GPF-LiveNews: A Streaming Evaluation Protocol for Group-Conditioned Framing in Large Language Models
Mohd Ariful Haque, Fahad Rahman, Kishor Datta Gupta, Roy George
Why It Matters
What makes this one worth your time
Understanding how language models frame information for different audiences is crucial for ensuring fairness and mitigating bias in AI systems.
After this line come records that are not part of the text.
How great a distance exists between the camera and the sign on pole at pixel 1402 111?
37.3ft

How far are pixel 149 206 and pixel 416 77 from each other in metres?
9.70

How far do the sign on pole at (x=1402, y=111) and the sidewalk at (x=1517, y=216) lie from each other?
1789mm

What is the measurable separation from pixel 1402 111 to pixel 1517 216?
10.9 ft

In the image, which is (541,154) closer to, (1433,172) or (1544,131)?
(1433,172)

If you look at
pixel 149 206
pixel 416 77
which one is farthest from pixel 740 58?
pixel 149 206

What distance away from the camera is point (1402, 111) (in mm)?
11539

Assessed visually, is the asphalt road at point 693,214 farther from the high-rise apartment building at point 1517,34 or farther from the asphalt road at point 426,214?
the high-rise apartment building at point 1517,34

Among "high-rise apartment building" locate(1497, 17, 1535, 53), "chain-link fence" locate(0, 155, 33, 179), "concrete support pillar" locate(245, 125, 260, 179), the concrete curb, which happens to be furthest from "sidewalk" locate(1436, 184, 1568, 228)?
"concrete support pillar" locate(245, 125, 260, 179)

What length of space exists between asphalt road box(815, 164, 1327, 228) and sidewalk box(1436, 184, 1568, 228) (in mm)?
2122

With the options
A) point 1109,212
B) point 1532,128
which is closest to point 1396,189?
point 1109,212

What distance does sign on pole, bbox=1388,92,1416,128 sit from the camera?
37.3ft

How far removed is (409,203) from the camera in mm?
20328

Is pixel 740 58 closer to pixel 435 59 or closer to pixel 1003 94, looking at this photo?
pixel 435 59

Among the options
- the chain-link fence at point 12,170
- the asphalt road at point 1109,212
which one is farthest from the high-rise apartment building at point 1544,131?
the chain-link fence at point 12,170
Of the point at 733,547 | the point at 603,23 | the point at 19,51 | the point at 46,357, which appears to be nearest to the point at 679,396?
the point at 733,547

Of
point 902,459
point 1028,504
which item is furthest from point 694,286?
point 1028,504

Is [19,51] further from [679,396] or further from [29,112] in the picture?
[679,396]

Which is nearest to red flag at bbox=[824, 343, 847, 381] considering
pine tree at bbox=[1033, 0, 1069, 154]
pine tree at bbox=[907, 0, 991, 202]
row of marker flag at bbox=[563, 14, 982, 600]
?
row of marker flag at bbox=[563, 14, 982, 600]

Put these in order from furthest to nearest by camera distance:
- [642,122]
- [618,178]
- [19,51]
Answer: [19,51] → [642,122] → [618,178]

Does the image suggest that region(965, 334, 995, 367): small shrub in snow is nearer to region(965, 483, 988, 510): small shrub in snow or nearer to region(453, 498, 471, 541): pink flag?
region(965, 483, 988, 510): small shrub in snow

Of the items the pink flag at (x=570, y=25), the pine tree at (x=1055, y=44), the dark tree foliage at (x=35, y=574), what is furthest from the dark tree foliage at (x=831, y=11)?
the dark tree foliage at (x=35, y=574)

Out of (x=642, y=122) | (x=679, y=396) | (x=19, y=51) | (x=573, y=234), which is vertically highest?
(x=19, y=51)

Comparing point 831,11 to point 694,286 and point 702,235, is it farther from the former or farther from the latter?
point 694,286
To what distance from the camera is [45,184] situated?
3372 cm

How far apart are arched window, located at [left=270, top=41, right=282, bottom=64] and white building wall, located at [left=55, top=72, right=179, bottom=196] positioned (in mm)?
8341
GPF-LIVENEWS provides a dynamic protocol for evaluating bias in language models using live news streams.
Summary
The paper introduces GPF-LIVENEWS, a streaming evaluation protocol designed to audit group-conditioned framing in large language models by using fresh news content and evaluating model responses across identity labels and prompt families.
Key contributions
- Introduction of a streaming evaluation protocol for group-conditioned framing.
- Development of a benchmark using fresh news content and identity labels.
- Provision of a comprehensive artifact including metadata, templates, and scripts for reproducibility.
Notable insights
- The use of live news streams allows for real-time evaluation of language model biases.
- Semantic-sensitivity and sentiment-disparity signals are used as metrics for auditing model outputs.
Possible limitations
- Not stated in the abstract
Abstract
arXiv:2605.28848v1 Announce Type: cross Abstract: Deployed language models are evaluated in a non-stationary environment: model versions, retrieval layers, safety systems, and real-world inputs all change over time. Static bias benchmarks remain useful, but they do not show how models frame newly emerging events for different prompted audiences. We introduce GPF-LIVENEWS, a streaming evaluation protocol and benchmark snapshot for auditing group-conditioned framing in open-ended LLM outputs. The protocol expands fresh BBC/Reuters news anchors across 42 identity labels and seven prompt families, then evaluates response bundles using semantic-sensitivity and sentiment-disparity signals. In a pilot over 12 monitoring runs and 23 hosted models, Policy/Action prompts produce the strongest semantic movement, while sentiment variation is flatter across dimensions and prompt families. The released artifact includes article metadata, prompt templates, instantiated prompts, model-output metadata, score tables, documentation, and reproduction scripts. We interpret all scores as observed-window audit signals for human review, not as permanent fairness rankings or direct proof of harmful bias.